Bu kültürün aldatıcı cazibesine kapılan gençler, hayatlarının bu en verimli dönemlerinde topluma fayda sağlacak idealler, amaçlar, meslekler edinip insanlığa katkıda bulunacakken bu potansiyellerinden faydalanamıyorlar. Sadece kendi istekleri peşinde koşarken hiçbir şeyle ilgilenmeyen bencil, düşüncesiz insanlar haline geliyorlar. Fiziksel ve zihinsel güçlerini de tüketen bu kültürün benimsenmesi sonucunda gençler her şeyden çabuk sıkılan, sinirli, huzursuz insanlar haline geliyor.

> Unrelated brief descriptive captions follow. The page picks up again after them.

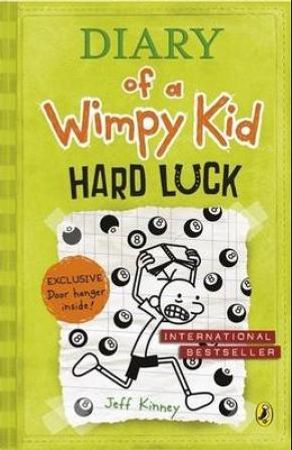 Hard luck 9780141352381 Jeff Kinney Brukte bøker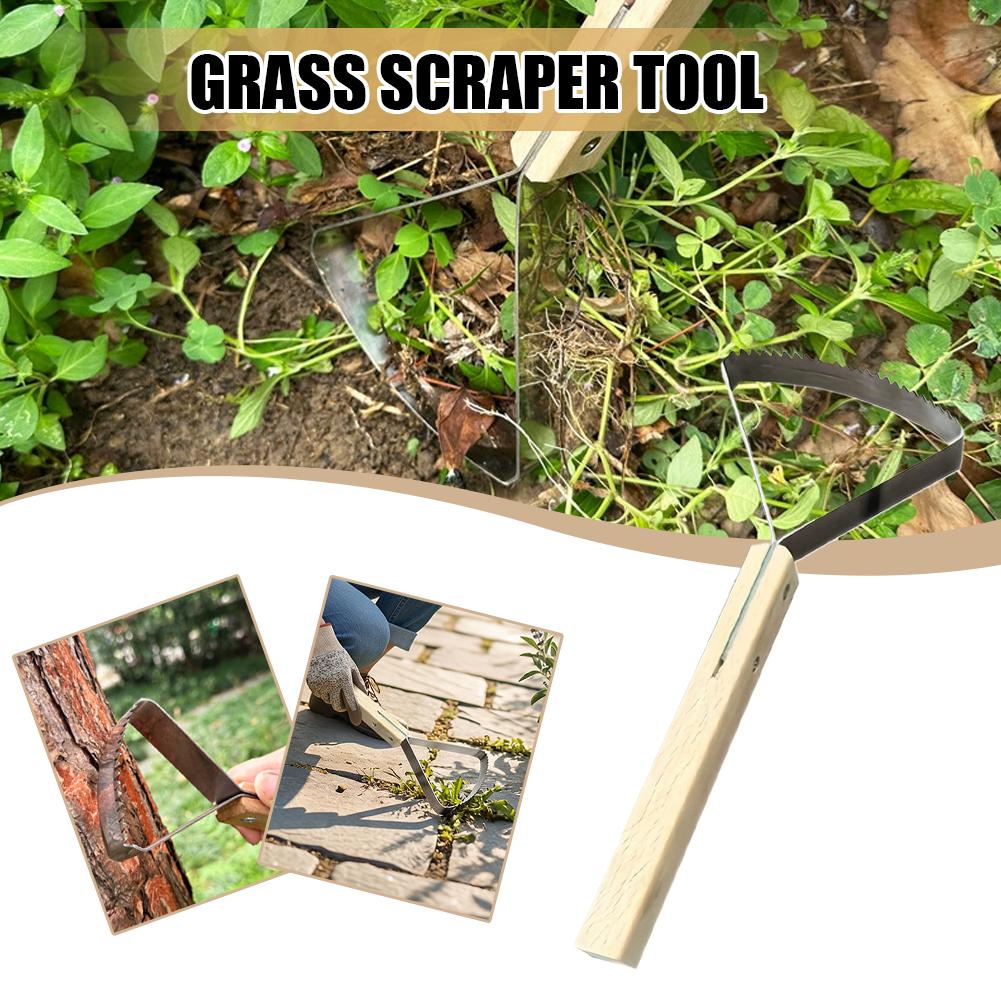 Manual Weeding Scraper with Wo - Weed Puller ulasan dan harga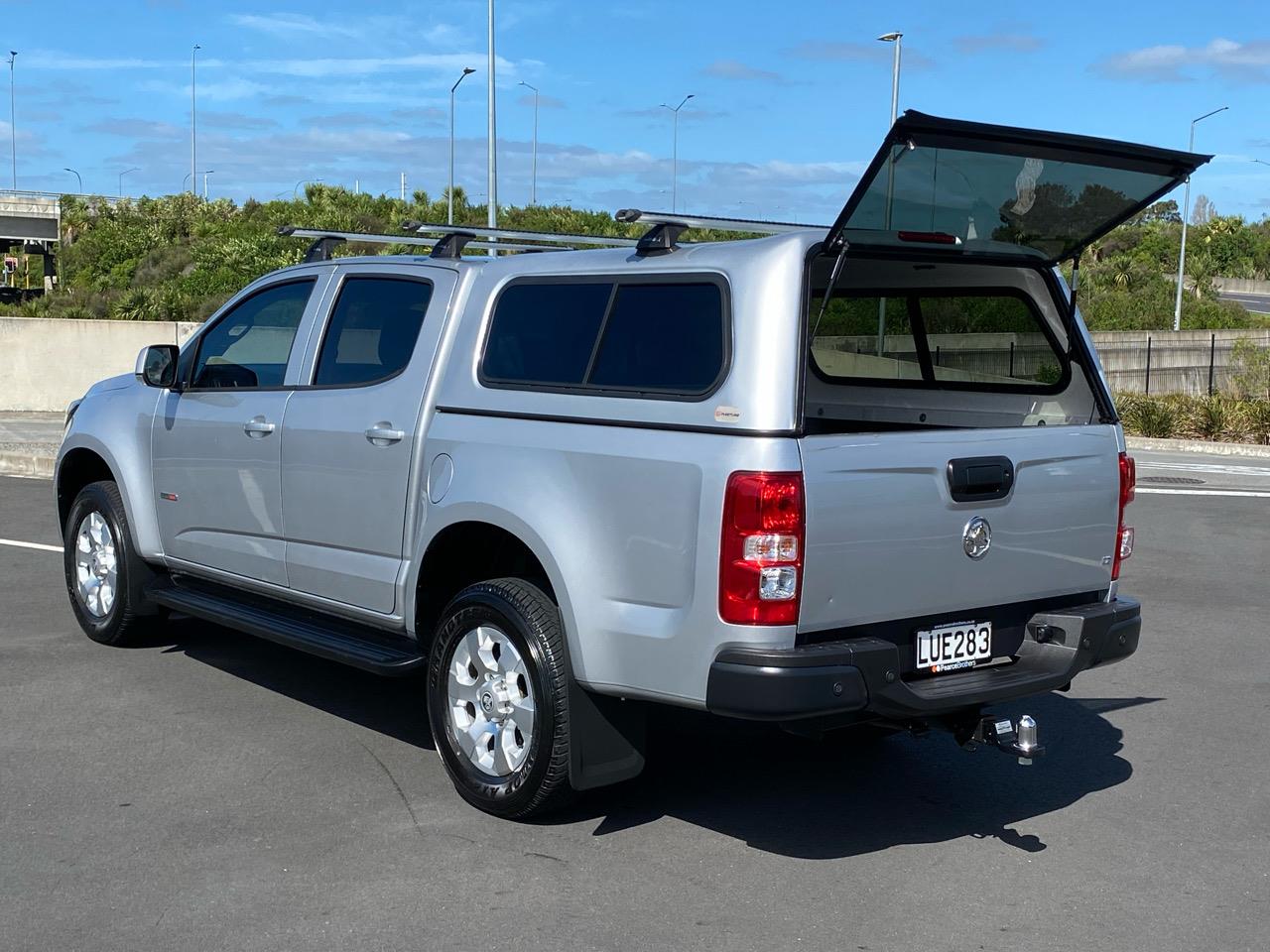 2018 Holden Colorado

Saatlerce televizyon dizisi izleyen, aralıksız bilgisayar oyunları oynayan dünyadan kopmuş insanlar olarak hayatlarını sürdürüyor. Birçoğu da bu karakterin doğal bir sonucu olan depresyondan kurtulmak için alkol ve uyuşturucu batağına sürükleniyor.

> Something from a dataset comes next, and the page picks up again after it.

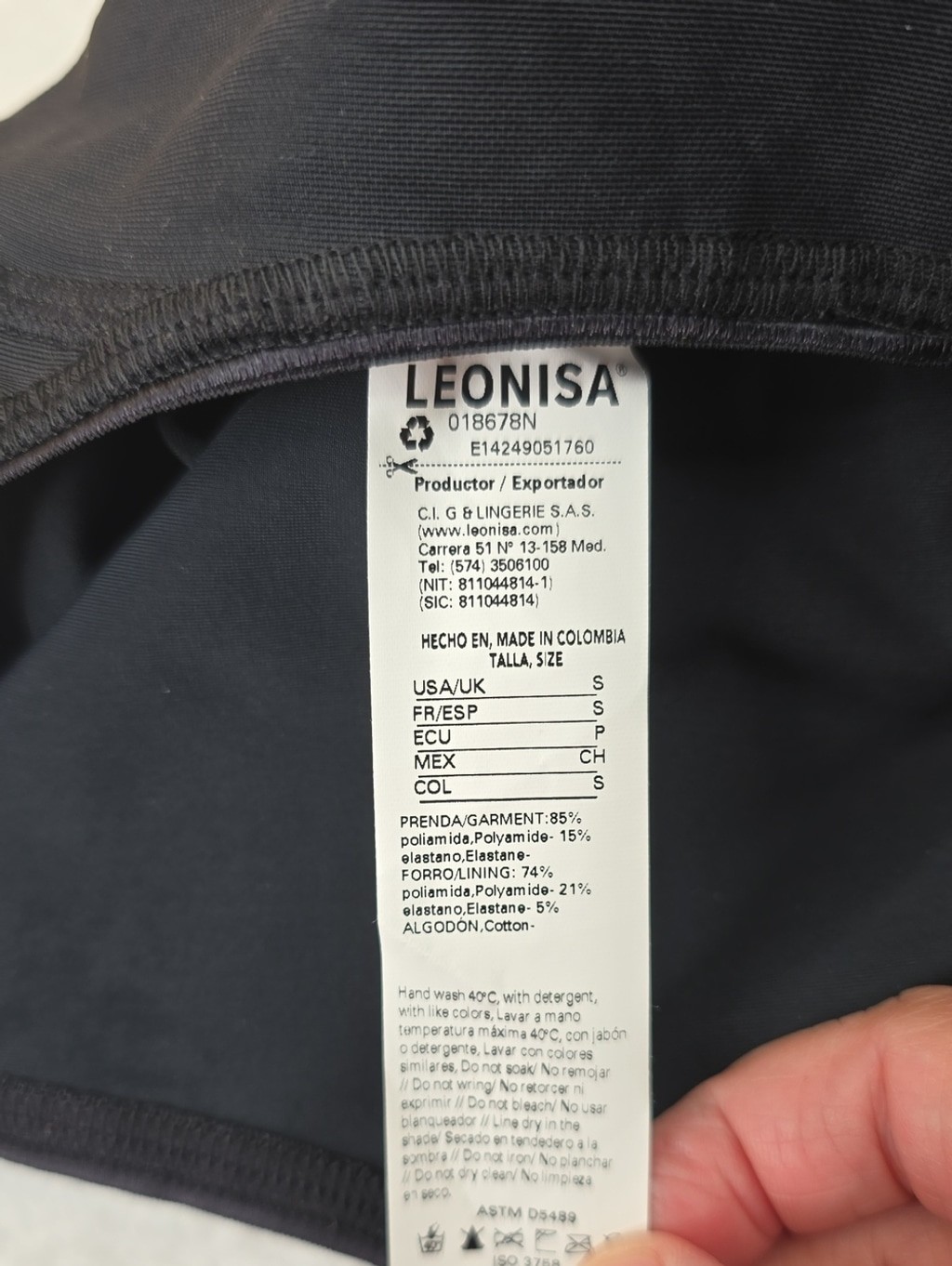Leonisa TopSculpt Boyshort Bottom Body Shaper with Extra-Firm Compression Small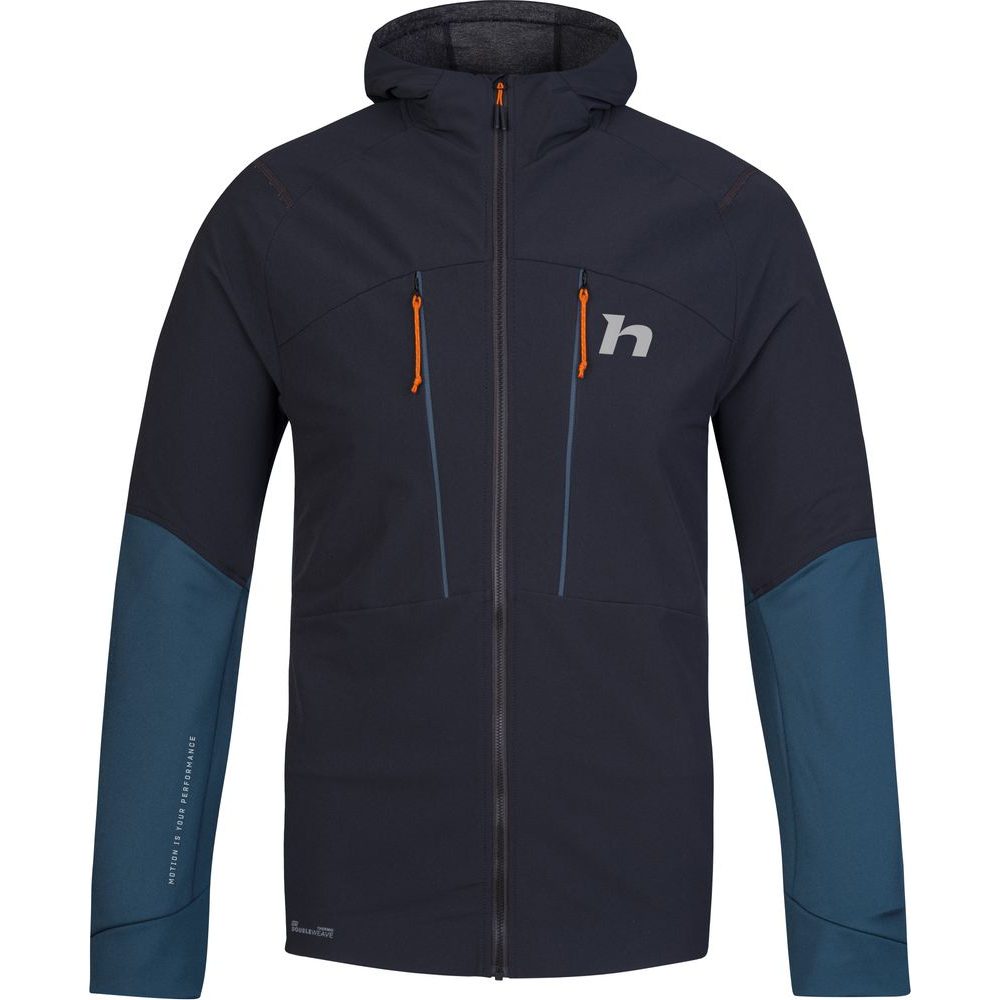 TRANE HOODY anthracite/stratified sea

İnternette görülen ve birçok insanı şok eden sevgisizlik de aslında bu kültürün bir sonucu. Hareketlerinin sorumluluğunu üstlenmek istemeyen bedavacı, rahatına düşkün gençler, hoşlanmadıkları bir durumla karşılaştıklarında hemen nefret ve hakarete yönelebiliyor. Sahte hesapların ardına saklanarak herkese ve her şeye karşı nefret ve düşmanlık sergilemekte bir mahsur görmüyorlar.

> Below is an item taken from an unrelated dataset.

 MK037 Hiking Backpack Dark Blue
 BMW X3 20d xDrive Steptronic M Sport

Bu kültür özellikle Amerika ve Avrupa ülkelerinde yaygın ancak dünyanın geri kalanına da hızla yayılıyor. Televizyon programlarında ve filmlerde kaba, saldırgan, bencil ve bedavacı karakterler yüceltilirken, toplumları ayakta tutan sevgi, şefkat, fedakarlık, sadakat gibi güzel ahlaki değerler küçümseniyor.
Gençler önemlidir ve her biri topluma katkıda bulunma, bir şeyler üretme ve etraflarına faydalı olma potansiyeline sahip değerli insanlardır. Ancak bu tarz bir davranış şeklinin kendileri için ne kadar küçük düşürücü ve dünyamızın geleceği için ne kadar tehlikeli olduğunu fark etmeleri gerekir. Bundan yirmi yıl sonra bu dünyayı onlar yönetecek. Ancak bencil, tamahkar, istismarcı ve tüketme odaklı insanlarla dolu bir dünya sonunda içindeki herkesi tüketecektir.
Bu sorunun acilen çözüme kavuşturulması gerekiyor. Zaman hızla ilerliyor ve zarar giderek artıyor. Ancak çözüm mümkün ve okullardan başlayabilir. Gençlerin daha aktif, çevreleriyle daha ilgili, daha fedakar olmalarını sağlayacak milli şuur dersleri yanında şefkat, sevgi, işbirliği, fedakarlık gibi yüksek ahlaki değerlerin televizyon ve gazetelerde geniş çapta teşvik edilmesi uzun soluklu bir etki oluşturacak ve gençleri bu tür olumsuz karakter özelliklerinden uzak tutacaktır. Siyasetçiler ve fikir önderleri bu gidişatı tersine çevirmek için geniş çaplı kampanyalar başlatabilir ve basın yardımı ile çeşitli sosyal çevrelerden gençlerin katılımını sağlayabilirler.
Bu gidişatı durdurmak ve gençleri daha güvenilir, fedakar, şefkatli ve sevgi dolu bir hale getirmek dünyamızın ve medeniyetimizin geleceği için hayati önem taşımaktadır.